The car, and the footage captured within it, allows for a lightly fictionalized extrapolation of that internal space, a sort of mobile salon in which a woman provides a sympathetic ear for the concerns of others like her. Moving in conjunction with the barely-seen cityscape outside the windows, these scenes play out like snatches of chamber drama, their clipped edges further cultivating the conception of a hidden world brought to light. With its overt feminist focus, Ten represents a declaration of intent that would later segue into Shirin, which condensed this approach down to a wordless opera of facial expressions, a purely reactive exhibition offered without any additional distractions. Yet, as in The Report, in which the woman’s conflict with her husband is gradually shoved to the margins of the story, there’s always a tug of war here, the female sphere never fully separate from the male-dominated culture in which it operates.
This is most clearly typified by her son Amin, who appears in three of the segments, always as a destabilizing force, tugging attention away from the driver’s balanced interactions with other passengers and back to his own shrill gripes. Aside from a few improvisatory variations, his scenes are fittingly always the same, a fact which further elucidates both the film’s formal trappings and the lines of routine stress and comfort which define the pair’s love-hate relationship. At 10 years old, he’s already internalized the aggressive stance of a macho culture, a posture he exhibits through a practiced petulance familiar to anyone who’s ever been a self-involved ingrate, berating his overtaxed mother for some vaguely defined sin of omission. The most privileged character in a story drawing across differing degrees of privilege, he freely indulges in his ability to treat someone like a punching bag, knowing they have no choice but to love you unconditionally in response.
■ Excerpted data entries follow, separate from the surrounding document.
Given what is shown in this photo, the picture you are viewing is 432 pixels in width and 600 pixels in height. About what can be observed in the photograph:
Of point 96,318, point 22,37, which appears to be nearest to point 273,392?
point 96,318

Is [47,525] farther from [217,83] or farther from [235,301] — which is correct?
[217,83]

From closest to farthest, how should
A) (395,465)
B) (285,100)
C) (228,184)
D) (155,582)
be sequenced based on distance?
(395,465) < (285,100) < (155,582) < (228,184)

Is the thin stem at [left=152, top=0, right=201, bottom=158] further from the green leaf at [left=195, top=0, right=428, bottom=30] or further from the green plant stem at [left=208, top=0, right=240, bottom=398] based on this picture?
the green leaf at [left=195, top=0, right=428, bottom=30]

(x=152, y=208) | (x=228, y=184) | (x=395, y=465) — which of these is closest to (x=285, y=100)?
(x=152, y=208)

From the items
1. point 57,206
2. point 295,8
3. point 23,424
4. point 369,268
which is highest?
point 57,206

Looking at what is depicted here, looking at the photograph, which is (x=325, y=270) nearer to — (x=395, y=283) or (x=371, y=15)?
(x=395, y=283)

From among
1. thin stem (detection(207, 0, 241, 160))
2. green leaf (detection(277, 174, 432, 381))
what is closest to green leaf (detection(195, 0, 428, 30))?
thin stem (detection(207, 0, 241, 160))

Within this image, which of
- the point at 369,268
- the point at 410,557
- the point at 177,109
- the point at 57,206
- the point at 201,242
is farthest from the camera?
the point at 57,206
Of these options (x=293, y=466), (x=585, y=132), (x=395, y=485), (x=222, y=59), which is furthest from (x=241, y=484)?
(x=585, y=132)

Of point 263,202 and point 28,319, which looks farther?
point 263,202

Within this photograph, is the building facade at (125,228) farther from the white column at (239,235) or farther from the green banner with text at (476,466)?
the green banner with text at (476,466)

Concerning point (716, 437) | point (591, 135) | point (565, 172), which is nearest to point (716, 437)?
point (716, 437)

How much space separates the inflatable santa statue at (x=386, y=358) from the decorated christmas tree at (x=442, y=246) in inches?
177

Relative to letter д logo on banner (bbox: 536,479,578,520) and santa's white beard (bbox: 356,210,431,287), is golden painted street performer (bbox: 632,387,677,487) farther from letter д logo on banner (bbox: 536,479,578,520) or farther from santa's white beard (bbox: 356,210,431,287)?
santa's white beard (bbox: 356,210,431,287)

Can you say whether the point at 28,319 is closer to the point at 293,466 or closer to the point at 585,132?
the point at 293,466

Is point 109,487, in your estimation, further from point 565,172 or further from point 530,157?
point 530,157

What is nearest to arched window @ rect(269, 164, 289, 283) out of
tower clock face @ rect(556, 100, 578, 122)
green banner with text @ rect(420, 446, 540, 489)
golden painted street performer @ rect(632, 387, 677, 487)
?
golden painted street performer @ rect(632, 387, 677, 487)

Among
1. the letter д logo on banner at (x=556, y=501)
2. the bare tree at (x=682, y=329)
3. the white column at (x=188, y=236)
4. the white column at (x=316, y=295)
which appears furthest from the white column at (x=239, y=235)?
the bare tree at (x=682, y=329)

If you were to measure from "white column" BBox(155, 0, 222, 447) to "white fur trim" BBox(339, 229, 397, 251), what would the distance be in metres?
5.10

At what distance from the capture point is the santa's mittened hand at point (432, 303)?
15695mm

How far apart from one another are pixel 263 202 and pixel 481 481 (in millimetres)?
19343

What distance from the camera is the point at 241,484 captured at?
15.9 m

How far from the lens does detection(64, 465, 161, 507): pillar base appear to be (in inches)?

His father, meanwhile, is only heard from outside the car, a totally remote presence who nonetheless exercises a pervasive influence. Each time the boy arrives, he’s whisked into the vehicle on a tide of simmering bad feelings, clearly a product of his beloved dad’s disdain for his estranged wife. In moments where the Driver and her son connect, as when Amin mocks his father’s habit of clandestine pornography watching, there’s a suggestion of balance. Yet even here, it’s worth remembering that the boy is acting in adherence to a larger masculine force, the overarching religious authority which has deemed such behavior weak and unmanly. Always subtle to the point of near-obscurity, Ten finds Kiarostami carrying out one of his boldest ventures yet. Through nothing more than the quiet spectacle of offhand conversation, he elucidates an entire network of social roles and personal relationships, their complex joys and the attendant stresses bearing down upon them, all within the cramped confines of a swiftly moving taxi.